Renal failure is one of the major complications of sickle cell disease (SCD), affecting 5-18% of the patients. Microalbuminuria (MA), which has a prevalence of 26.5% in all children with SCD, is used as a marker of preclinical glomerular damage and renal disease progression. However, measuring MA alone may miss renal damage involving tubular proteins. We hypothesize that sickle cell nephropathy subjects will have increased urinary excretion of Transforming Growth Factor Beta-1 (TGF β1) and Neutrophil Gelatinase–Associated Lipocalin (NGAL) as compared to age-matched controls (CTR).

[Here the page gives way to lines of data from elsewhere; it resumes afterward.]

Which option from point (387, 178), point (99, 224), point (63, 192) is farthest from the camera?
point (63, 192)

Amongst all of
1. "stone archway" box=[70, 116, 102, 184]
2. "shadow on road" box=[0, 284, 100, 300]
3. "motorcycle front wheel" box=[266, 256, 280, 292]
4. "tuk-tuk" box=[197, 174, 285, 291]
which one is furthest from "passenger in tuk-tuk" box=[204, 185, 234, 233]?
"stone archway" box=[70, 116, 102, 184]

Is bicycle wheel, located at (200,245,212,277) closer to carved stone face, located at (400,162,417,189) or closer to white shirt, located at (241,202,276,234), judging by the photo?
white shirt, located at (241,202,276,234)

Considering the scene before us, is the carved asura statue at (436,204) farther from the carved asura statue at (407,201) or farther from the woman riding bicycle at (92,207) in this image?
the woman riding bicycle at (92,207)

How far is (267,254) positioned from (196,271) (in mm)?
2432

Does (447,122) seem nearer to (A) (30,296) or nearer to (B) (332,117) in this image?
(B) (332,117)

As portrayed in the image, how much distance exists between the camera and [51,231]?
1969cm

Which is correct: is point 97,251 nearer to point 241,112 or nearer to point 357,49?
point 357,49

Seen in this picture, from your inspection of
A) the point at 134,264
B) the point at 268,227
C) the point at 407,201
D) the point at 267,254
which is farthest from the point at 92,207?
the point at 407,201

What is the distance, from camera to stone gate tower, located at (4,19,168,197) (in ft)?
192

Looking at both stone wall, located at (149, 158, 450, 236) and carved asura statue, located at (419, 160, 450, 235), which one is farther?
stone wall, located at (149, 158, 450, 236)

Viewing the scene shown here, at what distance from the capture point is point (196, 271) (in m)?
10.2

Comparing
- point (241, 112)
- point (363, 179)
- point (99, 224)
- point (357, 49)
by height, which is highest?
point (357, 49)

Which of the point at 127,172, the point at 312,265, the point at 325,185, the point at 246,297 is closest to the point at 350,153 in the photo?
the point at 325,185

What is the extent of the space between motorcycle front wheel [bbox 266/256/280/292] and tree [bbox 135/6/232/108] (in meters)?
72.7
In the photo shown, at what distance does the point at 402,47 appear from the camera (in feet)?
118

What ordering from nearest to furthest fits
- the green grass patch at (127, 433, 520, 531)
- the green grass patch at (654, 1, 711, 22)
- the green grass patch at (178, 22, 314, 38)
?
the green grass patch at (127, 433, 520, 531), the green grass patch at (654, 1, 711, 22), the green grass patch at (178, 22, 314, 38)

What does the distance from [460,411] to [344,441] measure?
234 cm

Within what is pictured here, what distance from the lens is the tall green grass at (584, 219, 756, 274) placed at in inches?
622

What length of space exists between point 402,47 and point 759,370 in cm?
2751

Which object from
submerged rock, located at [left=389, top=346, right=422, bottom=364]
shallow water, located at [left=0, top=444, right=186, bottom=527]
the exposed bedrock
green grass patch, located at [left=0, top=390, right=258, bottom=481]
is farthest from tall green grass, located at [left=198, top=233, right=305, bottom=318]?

We also hypothesize that urinary excretion of these proteins will be associated with severity of anemia in SCD. Enzyme-Linked Immunosorbent Assay (ELISA) kits were used to detect urinary excretion of TGF β1/NGAL, and corrected to urine creatinine. Mean age, gender, and race were not statistically different among the groups. Urinary excretion of TGF β1 was significantly higher in SCD subjects (26.4 pg/mg Cr +/-1.5) vs. CTR (14.9 pg/mg Cr +/-2.4), (p<0.00001). There was no difference in urinary NGAL between the SCD subjects vs. CTR. SCD patients with hemoglobin less than 9gm/dl had higher urinary TGF β1 than SCD patients with milder anemia (p=0.002). Urinary TGF β1 was lower in SCD patients on hydroxyurea (23.61+/-2.6), vs. those who were (27.69+/-1.8), p=0.08. Surprisingly, there were no correlation between urinary TGF β1 and urinary microalbumin or estimated glomerular function, indicating that microalbuminuria and serum creatinine are poor measures of renal injury in SCD patients.

Our data suggests that urinary TGF β1 may serve as a urinary biomarker to monitor the progression of renal disease in SCD. This assumption needs to be tested prospectively.